## [Your instructions]
Each record is to be copied exactly, with its pictures left behind.

## [Data for the task]
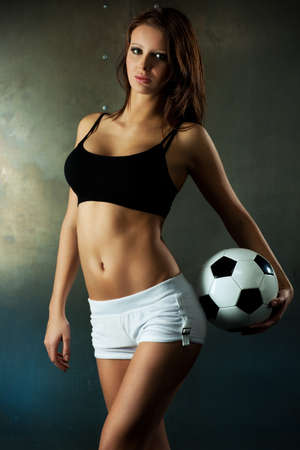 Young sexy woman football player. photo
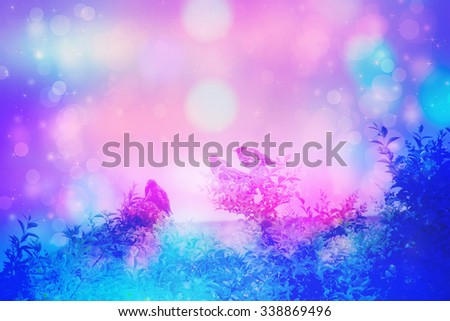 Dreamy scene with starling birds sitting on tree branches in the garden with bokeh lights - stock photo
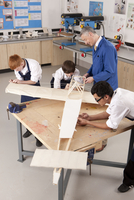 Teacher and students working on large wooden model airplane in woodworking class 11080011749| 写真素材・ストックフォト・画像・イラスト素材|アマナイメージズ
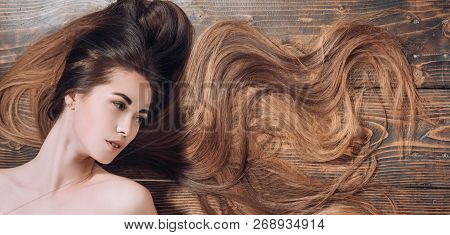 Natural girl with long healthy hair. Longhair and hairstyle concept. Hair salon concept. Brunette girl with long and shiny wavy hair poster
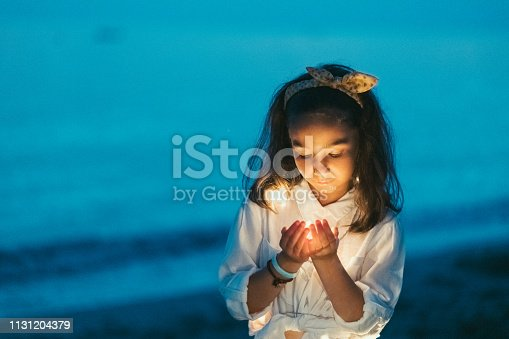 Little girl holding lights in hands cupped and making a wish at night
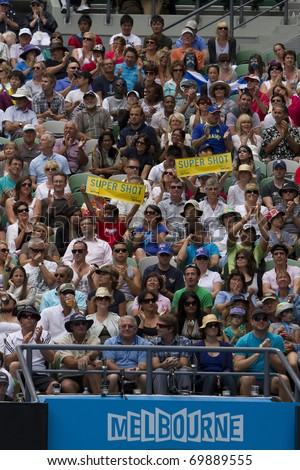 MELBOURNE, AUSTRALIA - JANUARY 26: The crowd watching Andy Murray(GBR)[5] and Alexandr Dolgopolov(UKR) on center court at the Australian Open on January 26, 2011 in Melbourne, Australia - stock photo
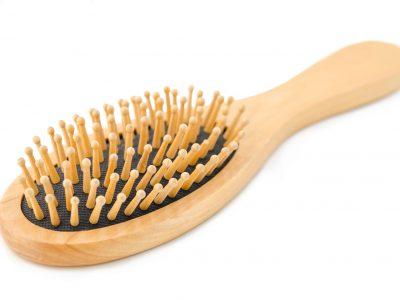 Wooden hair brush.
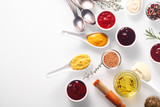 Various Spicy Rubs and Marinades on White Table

## [Task response]
 Young sexy woman football player. photo
 Dreamy scene with starling birds sitting on tree branches in the garden with bokeh lights - stock photo
 Teacher and students working on large wooden model airplane in woodworking class 11080011749| 写真素材・ストックフォト・画像・イラスト素材|アマナイメージズ
 Natural girl with long healthy hair. Longhair and hairstyle concept. Hair salon concept. Brunette girl with long and shiny wavy hair poster
 Little girl holding lights in hands cupped and making a wish at night
 MELBOURNE, AUSTRALIA - JANUARY 26: The crowd watching Andy Murray(GBR)[5] and Alexandr Dolgopolov(UKR) on center court at the Australian Open on January 26, 2011 in Melbourne, Australia - stock photo
 Wooden hair brush.
 Various Spicy Rubs and Marinades on White Table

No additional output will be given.